BOINC GPU Tasks - Computation Errors

San-Fernando-Valley
San-Fernando-Valley
Joined: 16 Mar 16
Posts: 412
Credit: 10248763455
RAC: 20036508

Ian&Steve C.

Ian&Steve C. wrote:

...

It's officially supported for both. check the supported GPUs chart in the release notes for his driver (446.14)

 

http://us.download.nvidia.com/Windows/446.14/446.14-win10-win8-win7-release-notes.pdf

p.28-29

... oops, this is a new insight for me.

Just looking at the support list under "DOWNLOAD DRIVERS" is, I guess, then misleading.

Wonder why NVIDIA is doing this (probably because the list would be too long)?

Thanks Ian&Steve C.

Masse
Masse
Joined: 18 Mar 05
Posts: 5
Credit: 570591
RAC: 9

Sorry to say, but it still

Sorry to say, but it still seems that you actually didn't read or understood what I initially wrote ... With Einstein tasks, the GTX 1650 performs as slow as the GT 710, despite twice as much memory, faster memory type and about 10 times higher flops performance. This issue doesn't occur with other projects, where it works as it should. Any day in the week, this is software related and not to hardware and belonging drivers ...

[ 4x E5-2680v4 + i9-10900K + Q9550S + A57 | 334GB | 4x RTX A2000 + M6000 + M40 + 3x GTX 1650 + UHD Graphics 630 + 2x Tegra X1 | Lubuntu 21.04 ]

Ian&Steve C.
Ian&Steve C.
Joined: 19 Jan 20
Posts: 3965
Credit: 47206592642
RAC: 65458307

Masse wrote:With Einstein

Masse wrote:

With Einstein tasks, the GTX 1650 performs as slow as the GT 710, despite twice as much memory, faster memory type and about 10 times higher flops performance.

 

looking at your completed/validated tasks (ignoring errors):

you have THIS TASK which completed in 14,310 seconds (almost 4hrs) on your GT 710

you have THIS TASK which completed in 2,547 seconds (42 minutes) on your GTX 1650

 

perhaps you could explain how these are the same? it's running nearly 6x faster on the GTX 1650 from what I can see

 

also keep in mind that Gravitational Wave GPU tasks are still pretty CPU bound. Xeons with low clock speed don't do all that great with GW GPU tasks with faster GPUs. probably not a bottleneck for your GT710 though.
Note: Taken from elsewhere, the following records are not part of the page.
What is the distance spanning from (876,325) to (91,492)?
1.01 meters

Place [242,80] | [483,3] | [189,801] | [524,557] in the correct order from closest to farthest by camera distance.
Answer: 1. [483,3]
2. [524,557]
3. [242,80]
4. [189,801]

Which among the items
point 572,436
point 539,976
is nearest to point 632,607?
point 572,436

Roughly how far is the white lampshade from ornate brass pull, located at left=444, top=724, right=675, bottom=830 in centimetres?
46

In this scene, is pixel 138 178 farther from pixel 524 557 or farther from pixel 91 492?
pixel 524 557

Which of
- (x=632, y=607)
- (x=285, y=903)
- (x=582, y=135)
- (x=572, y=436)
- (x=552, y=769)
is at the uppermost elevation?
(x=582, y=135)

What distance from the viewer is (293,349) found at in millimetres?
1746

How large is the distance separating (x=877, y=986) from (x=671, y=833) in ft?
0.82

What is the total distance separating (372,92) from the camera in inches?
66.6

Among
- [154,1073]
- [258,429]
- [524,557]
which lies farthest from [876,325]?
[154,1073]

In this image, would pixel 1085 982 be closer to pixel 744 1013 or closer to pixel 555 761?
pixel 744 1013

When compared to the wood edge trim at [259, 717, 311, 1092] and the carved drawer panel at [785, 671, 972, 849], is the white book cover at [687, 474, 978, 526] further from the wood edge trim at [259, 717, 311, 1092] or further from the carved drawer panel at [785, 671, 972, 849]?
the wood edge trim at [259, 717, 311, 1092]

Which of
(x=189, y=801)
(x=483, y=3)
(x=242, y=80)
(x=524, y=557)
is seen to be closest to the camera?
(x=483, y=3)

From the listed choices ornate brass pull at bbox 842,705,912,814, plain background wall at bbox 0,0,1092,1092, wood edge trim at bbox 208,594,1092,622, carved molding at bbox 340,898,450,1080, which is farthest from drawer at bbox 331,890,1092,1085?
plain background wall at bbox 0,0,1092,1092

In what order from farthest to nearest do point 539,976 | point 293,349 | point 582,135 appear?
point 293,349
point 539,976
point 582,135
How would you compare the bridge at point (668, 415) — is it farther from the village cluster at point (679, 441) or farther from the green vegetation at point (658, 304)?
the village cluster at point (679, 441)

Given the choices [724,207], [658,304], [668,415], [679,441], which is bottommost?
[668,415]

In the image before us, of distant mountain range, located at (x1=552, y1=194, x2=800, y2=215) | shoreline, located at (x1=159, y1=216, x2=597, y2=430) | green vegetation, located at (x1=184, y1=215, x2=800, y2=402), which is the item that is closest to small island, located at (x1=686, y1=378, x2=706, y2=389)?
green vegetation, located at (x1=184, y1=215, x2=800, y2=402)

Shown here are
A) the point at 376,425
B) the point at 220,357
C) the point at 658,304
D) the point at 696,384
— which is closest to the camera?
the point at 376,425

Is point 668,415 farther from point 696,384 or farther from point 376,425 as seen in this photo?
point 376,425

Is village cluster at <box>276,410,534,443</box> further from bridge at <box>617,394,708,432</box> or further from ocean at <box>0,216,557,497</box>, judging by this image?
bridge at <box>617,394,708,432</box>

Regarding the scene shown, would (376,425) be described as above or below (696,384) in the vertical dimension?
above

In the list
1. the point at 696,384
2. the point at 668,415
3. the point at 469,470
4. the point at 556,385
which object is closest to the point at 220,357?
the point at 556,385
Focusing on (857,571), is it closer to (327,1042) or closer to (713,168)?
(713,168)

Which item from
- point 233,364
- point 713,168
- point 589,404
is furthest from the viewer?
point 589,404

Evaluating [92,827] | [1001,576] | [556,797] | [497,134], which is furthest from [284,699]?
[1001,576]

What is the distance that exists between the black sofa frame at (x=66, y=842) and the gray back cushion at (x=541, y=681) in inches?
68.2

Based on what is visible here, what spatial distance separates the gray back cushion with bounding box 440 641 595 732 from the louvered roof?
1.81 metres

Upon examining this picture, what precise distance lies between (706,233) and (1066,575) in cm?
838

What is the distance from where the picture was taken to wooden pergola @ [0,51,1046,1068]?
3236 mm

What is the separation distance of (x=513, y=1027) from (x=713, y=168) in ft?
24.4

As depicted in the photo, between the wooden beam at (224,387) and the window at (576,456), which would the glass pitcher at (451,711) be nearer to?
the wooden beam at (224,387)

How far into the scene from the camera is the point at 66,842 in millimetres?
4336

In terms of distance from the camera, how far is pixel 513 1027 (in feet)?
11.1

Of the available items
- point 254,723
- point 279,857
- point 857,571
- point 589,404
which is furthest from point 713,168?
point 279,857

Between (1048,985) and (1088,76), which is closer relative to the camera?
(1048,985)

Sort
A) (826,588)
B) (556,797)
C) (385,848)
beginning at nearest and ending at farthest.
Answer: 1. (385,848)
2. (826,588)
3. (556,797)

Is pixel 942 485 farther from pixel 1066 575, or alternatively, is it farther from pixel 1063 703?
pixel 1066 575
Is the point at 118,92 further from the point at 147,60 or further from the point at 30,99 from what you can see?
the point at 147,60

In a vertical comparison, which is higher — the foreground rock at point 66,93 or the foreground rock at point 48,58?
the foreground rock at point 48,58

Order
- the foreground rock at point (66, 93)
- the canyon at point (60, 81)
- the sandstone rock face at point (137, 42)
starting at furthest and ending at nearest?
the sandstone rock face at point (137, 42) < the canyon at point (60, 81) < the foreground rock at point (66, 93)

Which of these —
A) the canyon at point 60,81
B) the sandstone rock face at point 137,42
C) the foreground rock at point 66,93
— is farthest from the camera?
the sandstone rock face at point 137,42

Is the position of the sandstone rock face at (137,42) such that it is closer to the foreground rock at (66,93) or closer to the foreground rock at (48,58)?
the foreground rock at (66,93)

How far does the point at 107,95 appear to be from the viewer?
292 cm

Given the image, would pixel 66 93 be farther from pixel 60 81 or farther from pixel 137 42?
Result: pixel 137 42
_________________________________________________________________________

Gary Roberts
Gary Roberts
Moderator
Joined: 9 Feb 05
Posts: 5872
Credit: 117780145295
RAC: 34772165

Masse wrote:Sorry to say, but

Masse wrote:
Sorry to say, but it still seems that you actually didn't read or understood what I initially wrote ... With Einstein tasks, the GTX 1650 performs as slow as the GT 710, despite twice as much memory, faster memory type and about 10 times higher flops performance. This issue doesn't occur with other projects, where it works as it should. Any day in the week, this is software related and not to hardware and belonging drivers ...

I've emphasised some pretty strong claims you are making.  Let's see how they stack up.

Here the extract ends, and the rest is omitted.